Sunday, 6 September 2009











From 
September 6, 2009

Shopping receipts to expose stealth taxes

SHOPPERS are to be told how much of the price they pay for goods goes on taxes under a scheme launched by businesses to expose stealth increases.

In a protest led by Michael Van Clarke, a hair stylist to Diana, Princess of Wales, companies are starting to itemise receipts to highlight how an array of levies pushes up prices.

The scheme shows that up to half of what customers pay at the till is made up of tax. At present Vat is the only tax routinely highlighted on receipts, even though it accounts for a fraction of what actually ends up in the Treasury coffers.

The government has introduced dozens of taxes in the past decade, with the total tax take soaring by £215 billion since Labour came to power in 1997. It now stands at an estimated £530.7 billion, compared with £315.7 billion in 1997.

Among the taxes that shoppers may not realise they are subsidising are business rates, climate levies, landfill charges and National Insurance.

Full tax receipting could eventually become standard policy. The idea has won the backing of a number of Conservative MPs.

Van Clarke introduced the new type of receipt at his London salon after spending just a few hundred pounds on the software necessary to re-programme his tills.

The calculations are based on his latest annual company accounts and show that a typical £374 bill for a cut and blow dry, full head of highlights and luxury hair treatments at his exclusive salon is about 50% tax.

Van Clarke, who says his clients include the models Eva Herzigova and Naomi Campbell, and formerly included the Blairs and Peter Mandelson, said: “People just don’t understand how much tax they are actually paying; it’s at least twice what they think.

“In most businesses, about half of your bill is made up of various taxes and I think there should be far more awareness of that.

“We have a high-value clientele — movers and shakers from all walks of life — and they have no idea of the amazing amount of tax that is built into their bills. There has been a very positive reaction from our clients, who now see that what we are charging is not as expensive as it seems.”

The actual number of stealth taxes is impossible to measure because the definition varies, but one measure is the size of Tolley’s Yellow Tax Handbook. In 1997 it stood at 4,998 pages in two volumes, while the 2008 edition has 10,134 pages in four volumes. It would have been 10,900 pages but for the publisher changing the layout to fit more data on each page to try to reduce production costs.

Van Clarke says he has been contacted by a number of utility companies and rival hair salons keen to adopt full tax receipting.

Among firms preparing to introduce the system is Avanta, which supplies serviced offices and meeting rooms in London’s West End. It intends to introduce the system in protest at soaring business rates in the capital.

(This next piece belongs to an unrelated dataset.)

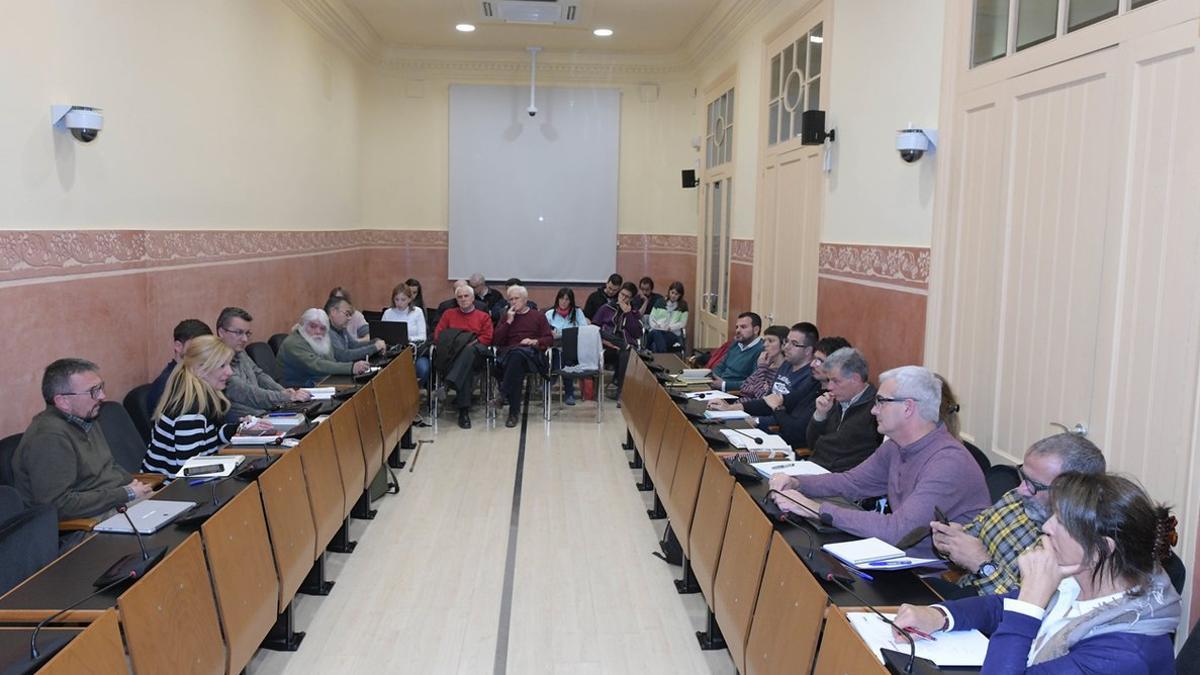 La Mesa de Seguimiento de los Vertederos se ha reunido este lunes en la Sala de Plenos del Ayuntamiento de Rubí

David Alberto, Avanta’s chief executive, said: “Our business rates are going up by 70% in the next three or four years. It is incredible. It pushes the cost of office space up from £20 per square foot to something like £35. We are going to have no choice but to pass some of the extra cost on to customers.

“We already have online billing, so altering our systems to show customers the enormous amount of tax we have to pay should be a doddle.”

British Gas has started providing customers with more information about how bills can be broken down into the wholesale costs and taxes.

However, while Vat is a uniform 15%, critics point out that the amount paid by companies in other levies, such as corporation tax, depends on their profits, making accurate calculations on receipts difficult.

Phil Hammond, shadow chief secretary to the Treasury, said: “It is a good idea to give people a clearer understanding of the scale of the tax burden. People would be surprised that supermarket profits, for example, are only about 2%-3% after tax and operational costs. But there needs to be a standard format.”

According to research based on official government figures, the average household in Britain pays £668,000 in direct and indirect tax over a person’s lifetime.

The four heaviest taxes over a lifetime are income tax, Vat, National Insurance contributions and council tax. Average taxpayers have to work almost half the year — 176 days — to pay their share of the cost of Gordon Brown’s administration.

The Institute for Fiscal Studies has identified more than 200 tax rises since Labour came to power. Alistair Darling, the chancellor, admitted yesterday that the government needed to “level” with voters about the state of Britain’s finances.

YOUR COMMENTS

1 Comment

(Displaying 1-1)

Nobby Clark wrote:
Don't worry, Alistair, we are all going to "level" with you in May next year. We are going to level your cushy job, cushy home and cushy lifestyle. Welcome to to the world you created.